Mr Copeland conceded: “But for Pc [Chris] Batchelder, it may be he would be facing a much more serious allegation.”

Graeme Simpson, for Kessna, pointed out he had not been armed with a knife, but a sharpened piece of plastic trunking which a pathologist said could not have inflicted serious injury.

Jailing the two men, Judge Peter Cooke said: “This incident did not begin with Wayne Bevan brandishing the very large knife/machete he returned with.

“It began with him leaving the odd block to go round to the even block to see [a friend] to cadge a cigarette from him.

“It was after he had been threatened that he armed himself, so he was not the author of that day’s events, he was reacting in alarm to the hostile behaviour you two had shown.

“The jury found that the attack on Sebastian Gawkiewicz was carried out with the intention to inflict really serious injury, rather than to kill him – but it was an attack which resulted in life-threatening injuries.

“It was an attack in which both of you took part, with you Mr Sleem inflicting the injury with one of two knives you took to the scene.

“After you had inflicted a number of stab wounds and left him bleeding on the ground, you returned to him, having stabbed Wayne Bevan, and delivered two kicks to him when he was completely helpless.

"You Kessna played a supporting role.
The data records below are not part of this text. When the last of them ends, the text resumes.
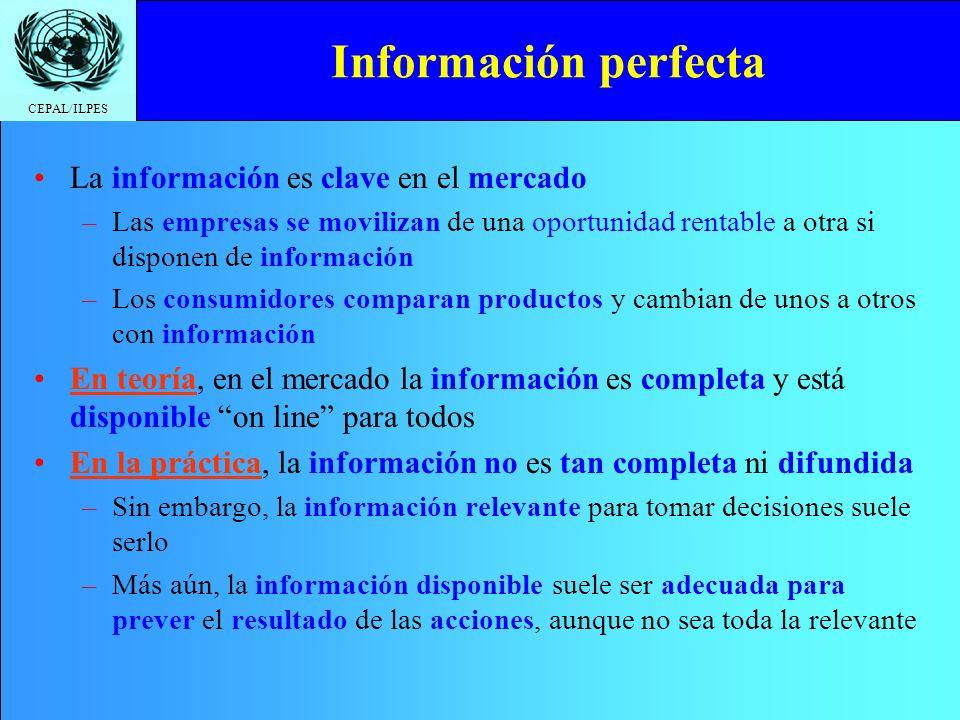 CEPAL/ILPES Información perfecta La información es clave en el mercado –Las empresas se movilizan de una oportunidad rentable a otra si disponen de información –Los consumidores comparan productos y cambian de unos a otros con información En teoría, en el mercado la información es completa y está disponible on line para todos En la práctica, la información no es tan completa ni difundida –Sin embargo, la información relevante para tomar decisiones suele serlo –Más aún, la información disponible suele ser adecuada para prever el resultado de las acciones, aunque no sea toda la relevante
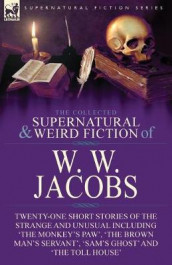 The Collected Supernatural and Weird Fiction of W. W. Jacobs av W W Jacobs (Heftet)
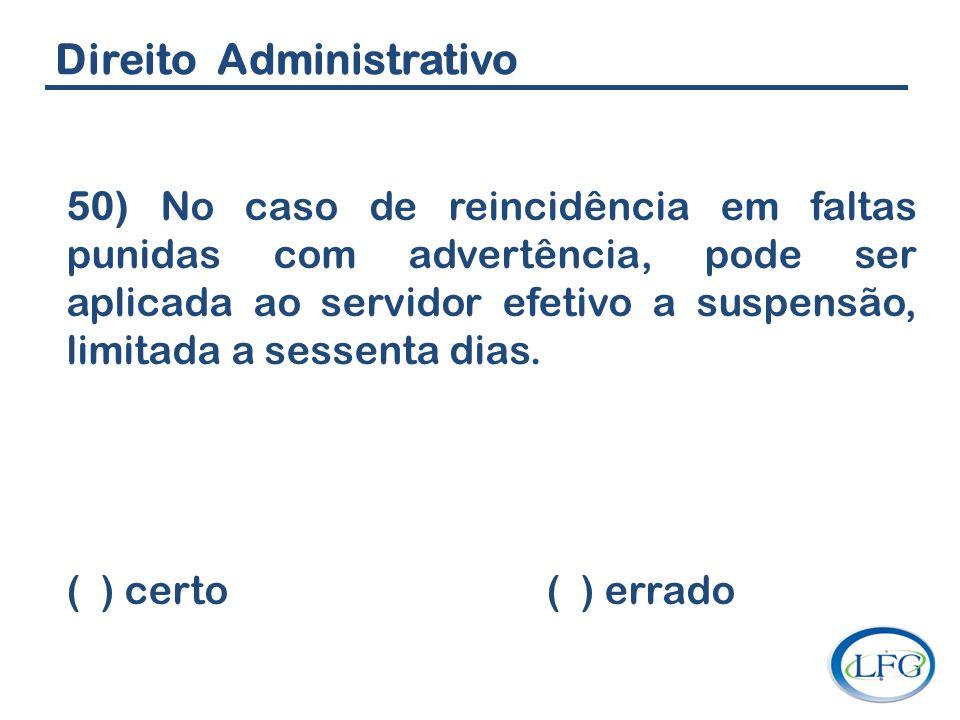 Direito Administrativo 50) No caso de reincidência em faltas punidas com advertência, pode ser aplicada ao servidor efetivo a suspensão, limitada a se
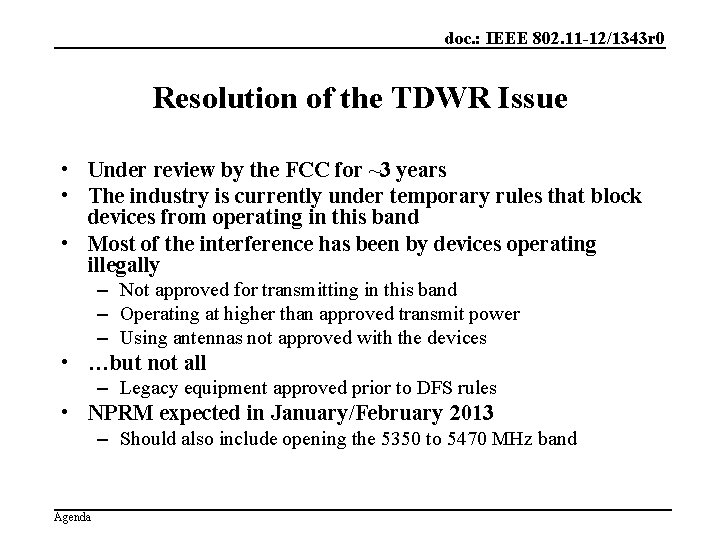doc. : IEEE 802. 11 -12/1343 r 0 Resolution of the TDWR Issue •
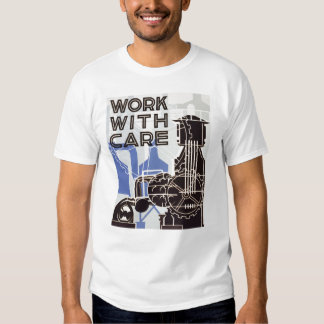 Work WIth Care tshirt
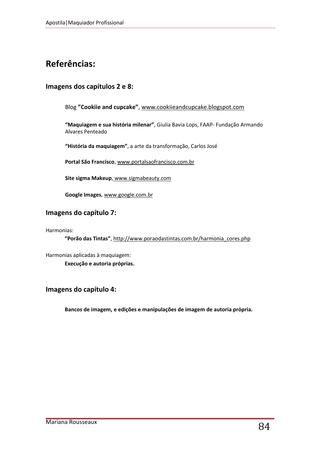 Apostila maquiador 2014  Apostila elaborada para os alunos do curso de Maquiagem profissional.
You brought a weapon to the scene, although in your case it was a sharp piece of plastic trunking.

“At the start of the incident you pursued him and cut off any chance of retreat to the odd block, and it was that cornering of him which allowed Sleem to launch his potentially fatal attack with one of the knives I am satisfied you knew he had on him.

"Once Sebastian Gawkiewicz was severely injured, you were seen to be doing something plainly hostile to him, whether it was delivering blows or seeking to restrain his arms, that is what you were doing as Sleem kicked him.

“You then continued your support of Sleem by hiding the knives in the freezer compartment of your fridge.

“Sleem, the jury unanimously found that the stab which punctured Wayne Bevan’s hear was delivered with the intent that it should prove fatal. That stabbing was gratuitous and vicious.

“But for prompt medical attention he too would have died. In fact the pathologist expressed surprise that he had survived, and having stabbed him, you left him to die and walked off to resume your attack on Sebastian Gawkiewicz.”